Not surprisingly, consumers are concerned about food prices, and many dread looming hikes in coming months that will especially penalize the poor. Looking at the overall commodity landscape, however, there’s no call for panic, at least not yet.
Since 2008, when food scarcity in many regions around the world prompted riots and demonstrations, people have become sensitive to sudden increases in commodity prices. Despite this, the proverbial “new normal”, which suggests more market volatility and abrupt market swings, is still not engrained in our collective thought processes. Beyond the distressing headlines and alarmist sound bites lies reassuring factors which we need to keep in mind.
First, the FAO (the United Nation’s Food and Agriculture Organization) recently mentioned in its latest assessment that the overall supply and demand situation in 2012-13 remains adequate. Its 2012 food prices index is actually down compared to the same time in 2011. The FAO also made the point that an abundant supply of rice, a key strategic food staple for almost half the world’s population, will assure food security for the most populous regions. Enough wheat and other grains remain available for export as well.
Second, world agriculture is more productive than ever, thanks to improving technology and genetic know-how. World cereal production is expected to hit another new record this year of 2.4 billion tonnes, which is approximately 2 per cent higher than last year’s record high. Many farmers have access to more arable land as they are using better fertilizers to increase yields.

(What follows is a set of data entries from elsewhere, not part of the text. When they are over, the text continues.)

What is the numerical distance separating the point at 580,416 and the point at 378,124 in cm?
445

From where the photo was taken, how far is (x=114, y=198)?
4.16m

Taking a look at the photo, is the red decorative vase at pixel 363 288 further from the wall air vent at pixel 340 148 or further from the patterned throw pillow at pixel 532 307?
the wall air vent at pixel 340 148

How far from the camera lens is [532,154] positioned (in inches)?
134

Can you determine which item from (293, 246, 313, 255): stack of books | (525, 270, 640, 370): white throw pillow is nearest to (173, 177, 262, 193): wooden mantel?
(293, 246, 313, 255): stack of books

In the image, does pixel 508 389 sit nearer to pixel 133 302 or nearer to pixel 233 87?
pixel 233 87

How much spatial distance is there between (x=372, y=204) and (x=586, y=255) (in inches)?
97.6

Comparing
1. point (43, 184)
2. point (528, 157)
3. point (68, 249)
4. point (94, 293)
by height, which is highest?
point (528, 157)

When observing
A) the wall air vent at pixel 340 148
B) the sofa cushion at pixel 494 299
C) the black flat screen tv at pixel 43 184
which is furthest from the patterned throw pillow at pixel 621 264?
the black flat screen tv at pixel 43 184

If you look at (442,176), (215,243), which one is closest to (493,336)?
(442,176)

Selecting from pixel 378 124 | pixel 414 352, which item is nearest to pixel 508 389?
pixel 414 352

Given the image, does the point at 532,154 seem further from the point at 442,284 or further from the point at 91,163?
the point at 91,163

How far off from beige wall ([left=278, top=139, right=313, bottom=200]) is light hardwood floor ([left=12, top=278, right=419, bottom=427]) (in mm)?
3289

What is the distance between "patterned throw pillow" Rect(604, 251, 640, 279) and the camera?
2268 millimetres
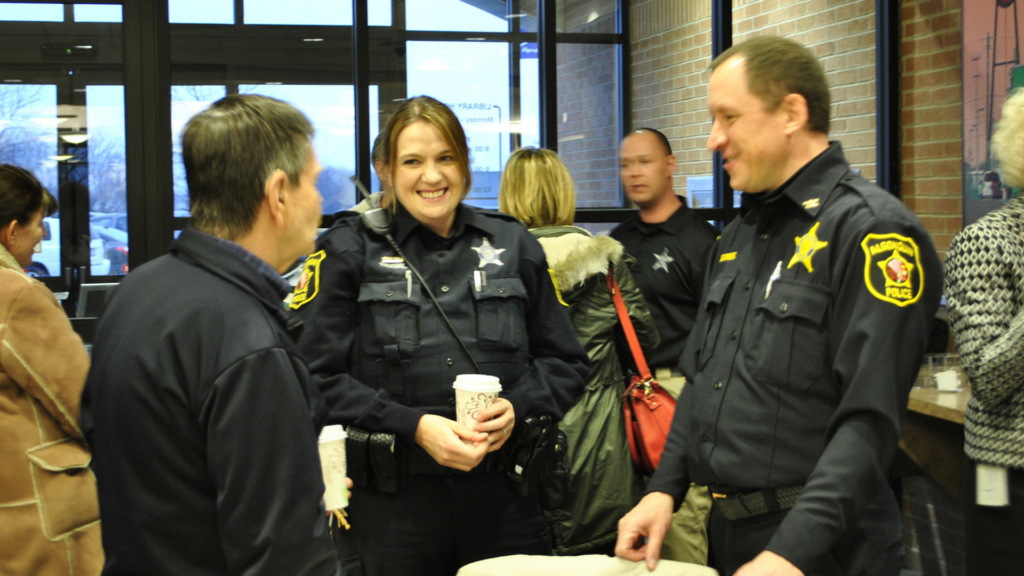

One factor which played a significant role in the 2008 riots was the cost of energy, a significant input cost driver for food processors, packaging and distribution. The price of a barrel this year is nowhere near 2008 record levels, and the Bank of Canada predicts a lower price for oil in weeks to come. For this year, energy costs are a non-factor. Even though the drought may be driving prices upward, lower gas prices are in contrast affecting prices downward to a greater degree.
Last, the slower than expected global economic recovery will also impact food prices over the next few months. Based on recent reports, both emerging markets and industrialized economies are now affected by economic uncertainties. Food distributors and retailers are astute market analysts, as they closely monitor consumers’ capacity to pay for food. Since many food categories have many substitutes, they are likely to charge what consumers are able to afford in any given markets. Again, the situation is very different than in 2008 when the global economy was more robust.
What is driving commodity prices upwards is speculation; too much, that is. Speculation is obviously nothing new to markets. However, excessive speculation in derivative markets has enhanced the rate of price swings in recent years. Agriculture has recently attracted what many call “price manipulators” – hoarders and influential speculators who are attracted to commodities, as they are believed to move in an opposite direction to equity markets, thereby providing a hedge against inflation. As a result, regular traders are not able to hedge their risk, and farmers are not getting benefits of price rise, while manipulators cash in. Regrettably, therein lays the real story behind current soaring prices.
The “new normal” in agriculture calls for a regulated global framework which would put price manipulators in check. Some countries like the U.S., the EU, and India are changing regulations, but change is not coming fast enough, and it needs to.
Dr. Sylvain Charlebois is Associate Dean of the College of Management and Economics at the University of Guelph.